Orlando Sentinel

‘Notorious RBG’ film peers past her notoriety

- By David Bauder

NEW YORK — So how do you ask 85-year-old Supreme Court Justice Ruth Bader Ginsburg to let you bring video cameras into the gym to record her workout?

The answer, according to the makers of the “RBG” documentar­y that’s in theaters now and bound for CNN later this year, is “very meekly.”

A trainer pushing Ginsburg on the free weights provides one of the smileworth­y moments in the documentar­y, which puts meat behind the cultural phenomenon created by the 2015 book, “Notorious RBG: The Life and Times of Ruth Bader Ginsburg.”

The film’s story traces her legal work advancing rights for women leading up to her 1993 elevation to the top court, and her role as a justice since.

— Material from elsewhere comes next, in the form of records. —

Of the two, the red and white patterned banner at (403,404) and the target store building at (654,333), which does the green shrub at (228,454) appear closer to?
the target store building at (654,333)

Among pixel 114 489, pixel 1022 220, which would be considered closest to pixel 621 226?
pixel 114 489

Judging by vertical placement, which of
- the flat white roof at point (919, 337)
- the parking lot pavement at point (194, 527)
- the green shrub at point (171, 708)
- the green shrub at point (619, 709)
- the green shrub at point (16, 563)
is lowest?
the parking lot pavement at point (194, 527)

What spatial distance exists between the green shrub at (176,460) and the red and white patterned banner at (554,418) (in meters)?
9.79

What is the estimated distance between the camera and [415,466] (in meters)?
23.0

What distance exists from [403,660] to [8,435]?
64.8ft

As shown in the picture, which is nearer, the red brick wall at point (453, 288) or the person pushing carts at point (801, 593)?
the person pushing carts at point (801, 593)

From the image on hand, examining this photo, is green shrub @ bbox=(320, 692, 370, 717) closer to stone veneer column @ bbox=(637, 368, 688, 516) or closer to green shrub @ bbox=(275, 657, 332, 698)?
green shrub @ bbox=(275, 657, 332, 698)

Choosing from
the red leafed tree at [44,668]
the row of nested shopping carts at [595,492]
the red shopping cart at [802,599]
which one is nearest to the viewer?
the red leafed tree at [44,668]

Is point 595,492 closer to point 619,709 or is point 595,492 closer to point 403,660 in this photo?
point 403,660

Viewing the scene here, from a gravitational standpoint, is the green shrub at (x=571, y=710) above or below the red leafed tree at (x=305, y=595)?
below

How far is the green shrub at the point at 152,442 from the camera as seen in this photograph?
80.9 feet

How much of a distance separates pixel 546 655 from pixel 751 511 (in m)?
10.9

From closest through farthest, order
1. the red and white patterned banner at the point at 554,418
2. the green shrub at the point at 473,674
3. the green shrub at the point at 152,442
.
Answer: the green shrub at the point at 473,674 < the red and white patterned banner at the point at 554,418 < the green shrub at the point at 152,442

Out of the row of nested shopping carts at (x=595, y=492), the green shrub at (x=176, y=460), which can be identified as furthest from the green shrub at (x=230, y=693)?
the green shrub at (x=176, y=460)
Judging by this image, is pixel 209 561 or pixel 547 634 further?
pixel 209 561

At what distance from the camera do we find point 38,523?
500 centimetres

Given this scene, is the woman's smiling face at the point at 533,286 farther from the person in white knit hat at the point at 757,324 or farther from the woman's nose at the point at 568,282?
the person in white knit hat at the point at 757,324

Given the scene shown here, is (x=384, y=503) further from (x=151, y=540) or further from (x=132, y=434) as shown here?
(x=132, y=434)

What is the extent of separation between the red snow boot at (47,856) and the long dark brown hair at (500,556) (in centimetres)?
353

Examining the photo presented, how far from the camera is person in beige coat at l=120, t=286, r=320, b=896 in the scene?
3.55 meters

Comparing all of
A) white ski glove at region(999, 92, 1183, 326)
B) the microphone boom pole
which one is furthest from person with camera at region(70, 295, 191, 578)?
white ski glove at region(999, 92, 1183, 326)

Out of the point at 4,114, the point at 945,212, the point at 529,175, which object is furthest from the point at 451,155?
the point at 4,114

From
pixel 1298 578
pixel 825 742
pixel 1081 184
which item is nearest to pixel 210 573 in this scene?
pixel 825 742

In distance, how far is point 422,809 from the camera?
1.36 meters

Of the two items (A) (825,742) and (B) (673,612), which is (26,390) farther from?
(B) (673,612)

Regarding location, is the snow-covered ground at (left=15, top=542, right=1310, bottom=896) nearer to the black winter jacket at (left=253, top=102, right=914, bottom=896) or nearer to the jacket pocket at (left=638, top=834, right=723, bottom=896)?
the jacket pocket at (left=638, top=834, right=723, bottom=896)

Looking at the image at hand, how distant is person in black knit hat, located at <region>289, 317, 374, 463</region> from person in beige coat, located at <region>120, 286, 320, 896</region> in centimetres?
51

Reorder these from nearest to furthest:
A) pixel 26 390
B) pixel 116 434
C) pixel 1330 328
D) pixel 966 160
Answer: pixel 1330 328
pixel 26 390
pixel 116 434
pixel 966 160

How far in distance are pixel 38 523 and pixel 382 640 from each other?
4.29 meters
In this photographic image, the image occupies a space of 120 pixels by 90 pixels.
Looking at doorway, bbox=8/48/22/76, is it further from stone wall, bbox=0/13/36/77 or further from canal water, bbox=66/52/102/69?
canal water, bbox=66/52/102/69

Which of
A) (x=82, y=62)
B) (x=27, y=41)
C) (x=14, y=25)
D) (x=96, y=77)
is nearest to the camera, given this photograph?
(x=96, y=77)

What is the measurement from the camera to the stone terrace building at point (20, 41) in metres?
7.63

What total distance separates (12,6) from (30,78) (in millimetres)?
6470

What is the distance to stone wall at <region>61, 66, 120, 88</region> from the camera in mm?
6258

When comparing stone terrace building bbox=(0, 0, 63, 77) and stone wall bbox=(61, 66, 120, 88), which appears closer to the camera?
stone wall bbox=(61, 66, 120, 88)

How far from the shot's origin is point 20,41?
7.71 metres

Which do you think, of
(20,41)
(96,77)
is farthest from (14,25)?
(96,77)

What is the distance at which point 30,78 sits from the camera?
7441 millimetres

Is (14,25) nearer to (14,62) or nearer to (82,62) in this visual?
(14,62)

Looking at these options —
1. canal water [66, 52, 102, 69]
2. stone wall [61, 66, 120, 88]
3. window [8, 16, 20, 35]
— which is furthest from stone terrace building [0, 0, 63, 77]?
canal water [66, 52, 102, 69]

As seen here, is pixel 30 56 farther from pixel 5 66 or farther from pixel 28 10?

Mixed in is the tender love story with her husband, Martin Ginsburg, who died in 2010, and rich personal touches including her friendship with the late Justice Antonin Scalia — bringing a liberal and conservati­ve together in a way that seems alien to modern Washington.

Watching the “Notorious RBG” fame, film director Betsy West said that “we felt that many of her millennial fans didn’t know her full story.”

For the workout scene, it had been West’s job to ask if Ginsburg would allow a camera. The request was met, as was often the case, with a dramatic pause. Then came the answer: “Yes, I think that would be possible.”